What you are asked to do
Reproduce the listing below in full and without alteration, apart from its pictures.

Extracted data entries

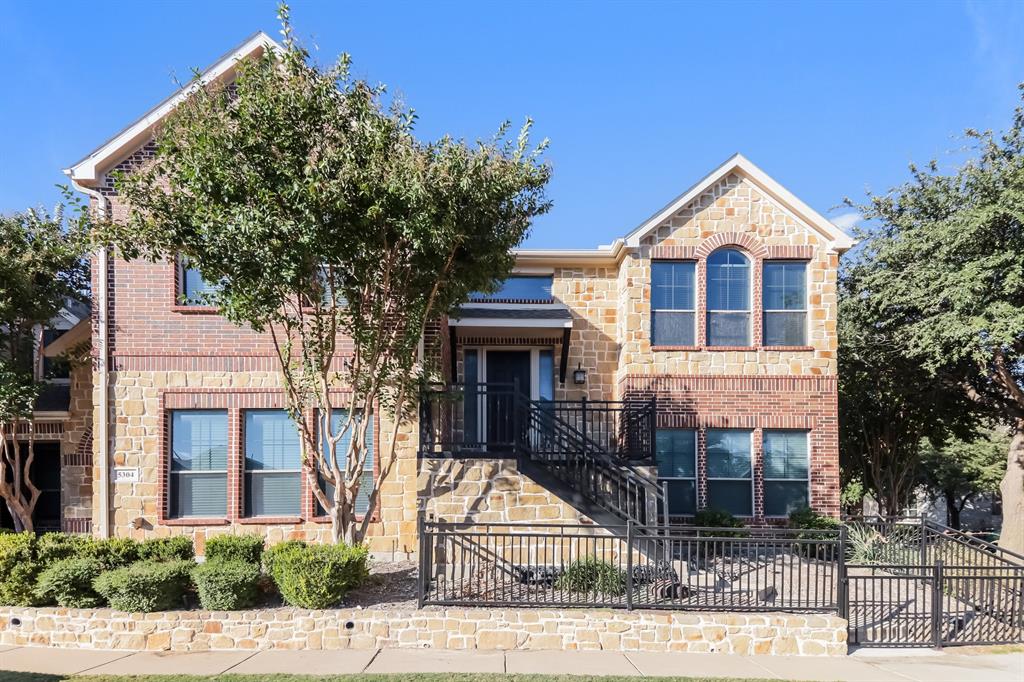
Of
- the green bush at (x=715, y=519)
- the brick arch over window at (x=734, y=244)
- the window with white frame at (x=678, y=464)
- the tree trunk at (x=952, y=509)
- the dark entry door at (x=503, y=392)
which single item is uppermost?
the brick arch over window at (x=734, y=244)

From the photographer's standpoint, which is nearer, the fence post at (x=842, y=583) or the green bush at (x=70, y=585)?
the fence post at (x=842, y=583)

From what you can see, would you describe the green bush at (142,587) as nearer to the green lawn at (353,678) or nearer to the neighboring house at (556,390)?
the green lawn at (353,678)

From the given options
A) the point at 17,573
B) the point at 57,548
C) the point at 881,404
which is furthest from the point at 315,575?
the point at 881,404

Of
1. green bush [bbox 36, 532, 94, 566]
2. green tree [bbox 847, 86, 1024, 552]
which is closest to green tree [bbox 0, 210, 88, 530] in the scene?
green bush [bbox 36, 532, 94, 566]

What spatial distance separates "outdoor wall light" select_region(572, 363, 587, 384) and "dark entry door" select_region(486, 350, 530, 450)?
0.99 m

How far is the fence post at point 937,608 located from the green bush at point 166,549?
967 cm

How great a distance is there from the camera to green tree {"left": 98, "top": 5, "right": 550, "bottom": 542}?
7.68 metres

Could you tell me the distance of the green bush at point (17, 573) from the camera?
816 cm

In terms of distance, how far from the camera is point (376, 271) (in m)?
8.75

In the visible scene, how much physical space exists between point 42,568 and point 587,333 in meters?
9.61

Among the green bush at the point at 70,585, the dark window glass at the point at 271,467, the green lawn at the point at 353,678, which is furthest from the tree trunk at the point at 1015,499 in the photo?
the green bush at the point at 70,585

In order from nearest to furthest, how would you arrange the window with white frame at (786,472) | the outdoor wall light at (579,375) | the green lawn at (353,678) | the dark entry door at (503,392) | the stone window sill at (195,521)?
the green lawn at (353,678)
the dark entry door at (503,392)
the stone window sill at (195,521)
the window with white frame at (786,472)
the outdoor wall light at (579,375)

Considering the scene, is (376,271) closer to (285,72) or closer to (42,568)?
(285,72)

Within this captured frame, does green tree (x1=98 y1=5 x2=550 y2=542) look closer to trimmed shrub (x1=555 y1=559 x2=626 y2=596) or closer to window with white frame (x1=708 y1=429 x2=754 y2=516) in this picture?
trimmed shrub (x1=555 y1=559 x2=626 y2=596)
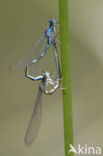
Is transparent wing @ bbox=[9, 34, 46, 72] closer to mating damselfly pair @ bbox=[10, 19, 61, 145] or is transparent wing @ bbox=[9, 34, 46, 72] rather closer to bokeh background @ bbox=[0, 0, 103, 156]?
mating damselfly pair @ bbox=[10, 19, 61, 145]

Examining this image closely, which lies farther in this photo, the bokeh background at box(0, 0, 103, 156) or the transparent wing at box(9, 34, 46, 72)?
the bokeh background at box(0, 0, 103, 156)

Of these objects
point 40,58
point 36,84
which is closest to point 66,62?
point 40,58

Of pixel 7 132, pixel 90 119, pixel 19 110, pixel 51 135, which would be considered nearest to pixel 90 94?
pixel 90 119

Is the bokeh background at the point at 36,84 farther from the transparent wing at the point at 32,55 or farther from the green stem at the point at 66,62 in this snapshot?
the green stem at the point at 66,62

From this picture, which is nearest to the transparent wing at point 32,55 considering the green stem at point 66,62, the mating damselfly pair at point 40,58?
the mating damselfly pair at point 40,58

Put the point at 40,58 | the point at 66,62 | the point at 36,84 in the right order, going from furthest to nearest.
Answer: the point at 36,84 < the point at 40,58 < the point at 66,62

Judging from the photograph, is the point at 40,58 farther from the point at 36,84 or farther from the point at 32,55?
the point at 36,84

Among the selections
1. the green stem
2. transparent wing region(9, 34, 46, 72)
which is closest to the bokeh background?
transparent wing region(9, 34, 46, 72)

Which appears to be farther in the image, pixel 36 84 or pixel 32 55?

Full output
Of
- the green bush at (x=715, y=519)
- the brick arch over window at (x=734, y=244)
- the window with white frame at (x=678, y=464)
- the tree trunk at (x=952, y=509)
- the dark entry door at (x=503, y=392)
which single item is uppermost?
the brick arch over window at (x=734, y=244)

From the photographer's standpoint, which is nearer, the fence post at (x=842, y=583) or the green bush at (x=70, y=585)?
the fence post at (x=842, y=583)

From what you can see, would you describe the green bush at (142,587) as nearer to the green lawn at (353,678) or nearer to the neighboring house at (556,390)?
the green lawn at (353,678)

From the given options
A) the point at 17,573
B) the point at 57,548
C) the point at 881,404
which is furthest from the point at 315,575?
the point at 881,404

Of
1. green bush [bbox 36, 532, 94, 566]
2. green tree [bbox 847, 86, 1024, 552]
which is closest to green tree [bbox 0, 210, 88, 530] in the scene?
green bush [bbox 36, 532, 94, 566]

What spatial distance separates "outdoor wall light" select_region(572, 363, 587, 384) and "dark entry door" select_region(486, 350, 530, 450)?
0.99 m

How far is the fence post at point 937,608 located from the green bush at point 166,549?
967 cm

How great a distance is there from the camera to green tree {"left": 98, "top": 5, "right": 550, "bottom": 542}?
7.68 metres

Could you tell me the distance of the green bush at point (17, 573) from the camera?
816 cm

In terms of distance, how far from the camera is point (376, 271) (in m)?
8.75

In the visible scene, how much physical space exists between point 42,568 and point 587,333 in meters?
9.61

Among the green bush at the point at 70,585, the dark window glass at the point at 271,467, the green lawn at the point at 353,678, which is furthest from the tree trunk at the point at 1015,499 in the photo?
the green bush at the point at 70,585

In order from nearest to furthest, how would you arrange the window with white frame at (786,472) | the outdoor wall light at (579,375) | the green lawn at (353,678) | the dark entry door at (503,392) | the stone window sill at (195,521)?
the green lawn at (353,678)
the dark entry door at (503,392)
the stone window sill at (195,521)
the window with white frame at (786,472)
the outdoor wall light at (579,375)

Considering the scene, is (376,271) closer to (285,72) or closer to (42,568)?
(285,72)

Within this captured frame, does green tree (x1=98 y1=5 x2=550 y2=542) look closer to trimmed shrub (x1=555 y1=559 x2=626 y2=596) or closer to window with white frame (x1=708 y1=429 x2=754 y2=516) in this picture?
trimmed shrub (x1=555 y1=559 x2=626 y2=596)
Is transparent wing @ bbox=[9, 34, 46, 72] closer to mating damselfly pair @ bbox=[10, 19, 61, 145] or is transparent wing @ bbox=[9, 34, 46, 72] rather closer to bokeh background @ bbox=[0, 0, 103, 156]?
mating damselfly pair @ bbox=[10, 19, 61, 145]

Examining this image closely, which lies farther in this photo, the bokeh background at box(0, 0, 103, 156) or the transparent wing at box(9, 34, 46, 72)?
the bokeh background at box(0, 0, 103, 156)

Of these objects
point 40,58
point 36,84
which is closest to point 66,62?
point 40,58

Of pixel 7 132, pixel 90 119, pixel 19 110, pixel 51 135, which would be considered nearest to pixel 90 94?
pixel 90 119

Is the bokeh background at the point at 36,84 farther from the transparent wing at the point at 32,55 or farther from the green stem at the point at 66,62 in this snapshot?
the green stem at the point at 66,62

From this picture, which is nearest to the transparent wing at point 32,55 considering the green stem at point 66,62, the mating damselfly pair at point 40,58?
the mating damselfly pair at point 40,58

Put the point at 40,58 | the point at 66,62 | the point at 36,84 in the right order, going from furthest to nearest.
Answer: the point at 36,84 < the point at 40,58 < the point at 66,62

Judging from the photograph, is the point at 40,58 farther from the point at 36,84 or farther from the point at 32,55?
the point at 36,84

Among the selections
1. the green stem
2. transparent wing region(9, 34, 46, 72)
which is closest to the bokeh background?
transparent wing region(9, 34, 46, 72)

Which appears to be farther in the image, pixel 36 84 or pixel 32 55?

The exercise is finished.